Echo the lines below verbatim, beginning with the line that contains "From the items given as" and ending after the line that contains "13.9 meters".

Spatial reasoning question data:
[start]

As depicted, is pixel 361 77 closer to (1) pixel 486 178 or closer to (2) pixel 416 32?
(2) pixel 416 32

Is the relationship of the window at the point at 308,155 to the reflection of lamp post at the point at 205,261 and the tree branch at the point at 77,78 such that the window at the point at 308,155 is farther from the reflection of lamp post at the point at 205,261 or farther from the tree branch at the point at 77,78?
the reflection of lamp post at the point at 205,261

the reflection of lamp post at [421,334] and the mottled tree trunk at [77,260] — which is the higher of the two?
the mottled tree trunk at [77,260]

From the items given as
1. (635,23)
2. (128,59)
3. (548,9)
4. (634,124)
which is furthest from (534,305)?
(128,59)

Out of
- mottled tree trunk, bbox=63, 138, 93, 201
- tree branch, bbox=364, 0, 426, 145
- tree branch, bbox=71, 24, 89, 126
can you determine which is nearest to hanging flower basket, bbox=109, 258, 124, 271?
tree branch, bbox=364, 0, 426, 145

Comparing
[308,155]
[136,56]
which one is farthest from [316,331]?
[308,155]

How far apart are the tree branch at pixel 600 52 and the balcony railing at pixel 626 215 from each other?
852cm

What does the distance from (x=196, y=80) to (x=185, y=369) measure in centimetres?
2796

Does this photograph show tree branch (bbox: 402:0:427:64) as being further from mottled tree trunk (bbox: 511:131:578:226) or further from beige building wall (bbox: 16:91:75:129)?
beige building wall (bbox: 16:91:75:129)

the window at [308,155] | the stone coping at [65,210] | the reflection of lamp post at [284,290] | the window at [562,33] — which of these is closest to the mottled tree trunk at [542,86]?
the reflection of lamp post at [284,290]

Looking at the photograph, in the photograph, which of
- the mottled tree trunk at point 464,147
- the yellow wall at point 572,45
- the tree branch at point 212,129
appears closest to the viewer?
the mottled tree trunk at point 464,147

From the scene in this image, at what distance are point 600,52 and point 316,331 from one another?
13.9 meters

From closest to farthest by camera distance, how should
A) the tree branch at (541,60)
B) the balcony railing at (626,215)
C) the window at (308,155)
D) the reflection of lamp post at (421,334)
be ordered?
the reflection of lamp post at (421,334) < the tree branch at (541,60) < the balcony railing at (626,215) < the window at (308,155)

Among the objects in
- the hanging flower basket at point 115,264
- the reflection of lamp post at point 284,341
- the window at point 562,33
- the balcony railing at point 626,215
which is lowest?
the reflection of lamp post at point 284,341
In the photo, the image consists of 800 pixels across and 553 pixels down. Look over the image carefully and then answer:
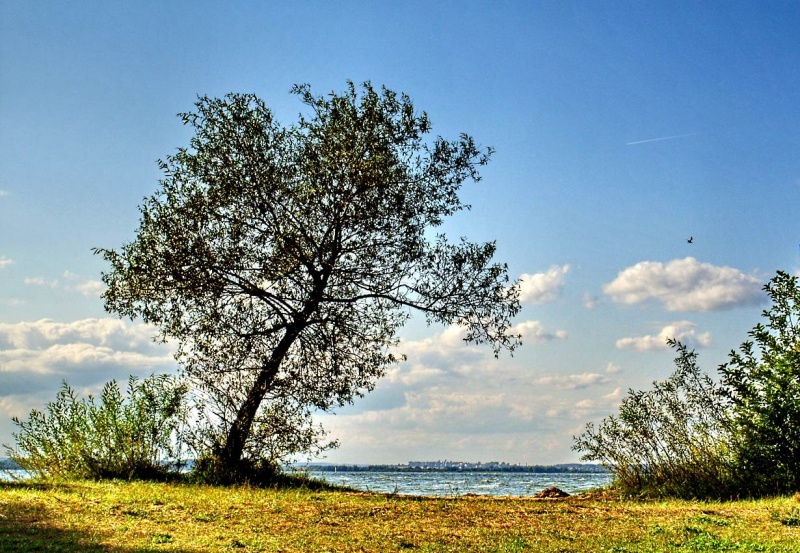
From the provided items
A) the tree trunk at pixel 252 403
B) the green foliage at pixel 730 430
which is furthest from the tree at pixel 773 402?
the tree trunk at pixel 252 403

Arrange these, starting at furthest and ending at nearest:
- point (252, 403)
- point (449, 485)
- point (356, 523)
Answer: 1. point (449, 485)
2. point (252, 403)
3. point (356, 523)

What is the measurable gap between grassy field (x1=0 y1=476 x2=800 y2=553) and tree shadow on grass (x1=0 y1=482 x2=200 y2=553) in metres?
0.02

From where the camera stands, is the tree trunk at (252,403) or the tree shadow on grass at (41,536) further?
the tree trunk at (252,403)

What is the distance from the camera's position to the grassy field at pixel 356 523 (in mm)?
11273

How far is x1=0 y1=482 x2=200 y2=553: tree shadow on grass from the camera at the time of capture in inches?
406

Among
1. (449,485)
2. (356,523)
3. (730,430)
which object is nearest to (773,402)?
(730,430)

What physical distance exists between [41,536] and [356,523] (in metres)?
5.61

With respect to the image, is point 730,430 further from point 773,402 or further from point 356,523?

[end]

» SOLUTION FOR THIS EXERCISE:
From the items given as
1. (635,23)
2. (128,59)
3. (548,9)
4. (634,124)
which is furthest from (534,305)?
(128,59)

Out of
- mottled tree trunk, bbox=63, 138, 93, 201
- tree branch, bbox=364, 0, 426, 145
- tree branch, bbox=71, 24, 89, 126
can you determine which is nearest to hanging flower basket, bbox=109, 258, 124, 271?
tree branch, bbox=364, 0, 426, 145

Comparing
[308,155]
[136,56]
which one is farthest from [316,331]?
[308,155]

How far apart are the tree branch at pixel 600 52 and the balcony railing at pixel 626 215 from each other?
852cm

What does the distance from (x=196, y=80) to (x=185, y=369) measure in centimetres?
2796

Does this photograph show tree branch (bbox: 402:0:427:64) as being further from mottled tree trunk (bbox: 511:131:578:226) or further from beige building wall (bbox: 16:91:75:129)?
beige building wall (bbox: 16:91:75:129)

the window at [308,155] | the stone coping at [65,210] | the reflection of lamp post at [284,290] | the window at [562,33] — which of these is closest to the mottled tree trunk at [542,86]?
the reflection of lamp post at [284,290]

Looking at the photograph, in the photograph, which of
- the mottled tree trunk at point 464,147
- the yellow wall at point 572,45
- the tree branch at point 212,129
appears closest to the viewer?
the mottled tree trunk at point 464,147

From the scene in this image, at what distance are point 600,52 and point 316,331 from one another?
13.9 meters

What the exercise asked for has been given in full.